At that time [1998], CGIAR DGs were gods and I certainly didn’t have any god-impression about myself. But lo and behold, 6 years later, I had left Kansas and was heading the CGIAR’s Generation Challenge Program based at CIMMYT [in Mexico]. There, one of my colleagues, who was a good friend of Ron Cantrell, told me that Ronnie was resigning from IRRI and that he and Bob Havener [former IRRI interim DG in 1997] said they thought that one of the strong candidates for the position would be me. Anyway, to make a long story short, it ended up being me. But it’s something I never sought.
Regarding the power and responsibility of a DG, the power is overstated and the responsibility is underappreciated. It’s the best job I’ve ever had, I can tell you that. It’s also the hardest job I ever had. I wouldn’t wish it on anyone. It takes physical and emotional tolls on you. But, for a place like IRRI, assuming you do the job well, the opportunity that turns IRRI resources into making a difference in the world is something you can’t walk away from. If you’re given the opportunity and you’re a serious person, how can you say no.
Not “one of the boys” anymore
I was certainly one of the boys when I was here [as plant a pathologist at IRRI, 1992-98]. We had some wild, raucous times that will be best described by others.
Advantages. There were real advantages for coming back [as DG] after 6-7 years, and one was that I knew rice. I am the only director general of the Institute who actually has had a career in rice. I understood the rice plant; I understood the challenges around rice biology, agronomy, and crop protection. I had an administrative career in rice at CIAT and at IRRI. I also have a pretty good appreciation of IRRI’s culture, for better or worse. I knew where a lot of skeletons were buried. I knew ALL of the tricks that people pull on senior management because I had pulled them all myself in previous incarnations. I had a good relationship with most of our partners across the region. I had an appreciation for the real potential of rice in Africa.
Disadvantages. There were also some disadvantages, one being that I was friends with people [from the previous stint at IRRI in1992-98] and that friendship could get in the way of doing my job—and that was really hard. I had to let people go who I used to play tennis with and socialize with; that’s no picnic.
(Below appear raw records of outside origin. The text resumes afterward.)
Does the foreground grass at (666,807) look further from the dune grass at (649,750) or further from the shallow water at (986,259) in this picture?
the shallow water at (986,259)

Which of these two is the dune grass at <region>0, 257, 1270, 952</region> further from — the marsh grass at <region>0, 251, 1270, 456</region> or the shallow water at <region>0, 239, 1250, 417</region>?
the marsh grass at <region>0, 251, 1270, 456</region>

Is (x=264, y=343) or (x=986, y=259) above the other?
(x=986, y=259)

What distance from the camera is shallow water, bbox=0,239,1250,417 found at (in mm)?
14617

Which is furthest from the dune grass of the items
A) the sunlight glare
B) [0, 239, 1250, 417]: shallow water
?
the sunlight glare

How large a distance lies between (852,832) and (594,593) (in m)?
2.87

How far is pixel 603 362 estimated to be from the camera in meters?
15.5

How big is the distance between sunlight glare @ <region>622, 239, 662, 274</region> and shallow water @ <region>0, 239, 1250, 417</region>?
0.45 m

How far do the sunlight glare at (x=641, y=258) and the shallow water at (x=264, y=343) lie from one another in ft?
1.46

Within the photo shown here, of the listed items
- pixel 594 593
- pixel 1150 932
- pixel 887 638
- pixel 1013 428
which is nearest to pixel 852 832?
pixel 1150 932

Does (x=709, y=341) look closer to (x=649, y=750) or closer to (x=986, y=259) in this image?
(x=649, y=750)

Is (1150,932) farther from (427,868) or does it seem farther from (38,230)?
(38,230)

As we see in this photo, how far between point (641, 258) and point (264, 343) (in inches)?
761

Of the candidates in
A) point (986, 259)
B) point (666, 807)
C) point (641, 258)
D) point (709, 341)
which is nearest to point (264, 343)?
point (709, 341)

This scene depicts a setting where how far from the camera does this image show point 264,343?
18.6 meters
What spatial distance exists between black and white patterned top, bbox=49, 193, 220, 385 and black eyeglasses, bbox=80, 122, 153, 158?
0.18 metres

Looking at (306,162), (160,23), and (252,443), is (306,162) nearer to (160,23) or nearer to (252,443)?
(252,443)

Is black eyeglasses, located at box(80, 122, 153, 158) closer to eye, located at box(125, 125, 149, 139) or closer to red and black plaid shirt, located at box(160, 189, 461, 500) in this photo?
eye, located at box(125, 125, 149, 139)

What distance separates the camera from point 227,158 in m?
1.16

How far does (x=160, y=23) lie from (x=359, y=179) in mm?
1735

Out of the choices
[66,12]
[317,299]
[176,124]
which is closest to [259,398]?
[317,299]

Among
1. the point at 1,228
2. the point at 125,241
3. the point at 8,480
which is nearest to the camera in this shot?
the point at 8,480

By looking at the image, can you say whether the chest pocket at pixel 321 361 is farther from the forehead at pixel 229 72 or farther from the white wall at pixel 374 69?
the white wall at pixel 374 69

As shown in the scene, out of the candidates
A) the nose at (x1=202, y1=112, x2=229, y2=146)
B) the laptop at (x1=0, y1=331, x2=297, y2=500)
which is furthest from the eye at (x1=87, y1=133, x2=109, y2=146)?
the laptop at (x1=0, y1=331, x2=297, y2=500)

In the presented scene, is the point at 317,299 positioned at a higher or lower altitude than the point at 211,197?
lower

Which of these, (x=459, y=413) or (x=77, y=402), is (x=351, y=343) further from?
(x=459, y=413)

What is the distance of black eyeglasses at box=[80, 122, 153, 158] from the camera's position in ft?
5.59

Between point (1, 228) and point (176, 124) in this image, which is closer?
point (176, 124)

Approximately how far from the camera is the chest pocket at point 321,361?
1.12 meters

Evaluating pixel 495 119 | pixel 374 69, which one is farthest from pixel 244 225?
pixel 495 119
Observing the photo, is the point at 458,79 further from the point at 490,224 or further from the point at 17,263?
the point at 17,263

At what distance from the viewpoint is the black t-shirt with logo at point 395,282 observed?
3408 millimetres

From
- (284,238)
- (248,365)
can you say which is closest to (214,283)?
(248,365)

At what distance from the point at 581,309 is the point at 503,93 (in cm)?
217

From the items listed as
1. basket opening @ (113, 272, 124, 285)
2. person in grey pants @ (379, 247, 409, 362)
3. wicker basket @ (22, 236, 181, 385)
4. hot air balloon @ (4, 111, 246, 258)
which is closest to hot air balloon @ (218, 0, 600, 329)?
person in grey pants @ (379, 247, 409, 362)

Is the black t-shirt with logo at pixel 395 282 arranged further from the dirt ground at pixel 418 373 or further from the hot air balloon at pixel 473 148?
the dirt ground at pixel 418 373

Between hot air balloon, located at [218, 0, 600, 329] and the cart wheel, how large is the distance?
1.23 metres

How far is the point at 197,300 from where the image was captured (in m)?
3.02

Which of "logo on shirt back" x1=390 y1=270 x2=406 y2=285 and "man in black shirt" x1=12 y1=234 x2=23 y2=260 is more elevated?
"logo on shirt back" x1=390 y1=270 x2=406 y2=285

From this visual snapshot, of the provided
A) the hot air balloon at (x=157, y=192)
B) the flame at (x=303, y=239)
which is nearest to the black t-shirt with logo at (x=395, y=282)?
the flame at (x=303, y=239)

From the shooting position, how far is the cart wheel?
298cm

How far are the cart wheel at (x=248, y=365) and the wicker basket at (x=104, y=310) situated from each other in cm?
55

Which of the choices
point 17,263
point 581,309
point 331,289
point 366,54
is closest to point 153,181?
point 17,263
Likewise, the direct expectations from me that people could draw on a past relationship to get favors done made me uncomfortable, to put it mildly. It was particularly hard for my wife. There were expectations that we could magically transform real problems or challenges at the Institute. As I looked more and more into what were the underlying problems that manifested themselves as dysfunctions in the Institute, I saw that there was some huge transformations that had to take place—and this took years. Some of them are still underway 10 years later. That was really hard because people didn’t appreciate the insights you have as director general and the way you see the Institute.
People think they can hide things from you, provide you with distorted views—maybe they can. But I know more than people think I know and it could be very painful sometimes and very, very lonely. I found that I became less, far less, social than I was in the past at the Institute and that’s because I can only make so many hard decisions without it taking a toll, and I had to defend myself. On the other hand, I tried my very best to make sure that the Institute itself, not the DG, is as sensitive and responsive as possible.
One of the things I tried to do, and I hope I’ve been somewhat successful, was to take the personality cult, the “god” cult, out of the director: that we talk about the institution and not the DG.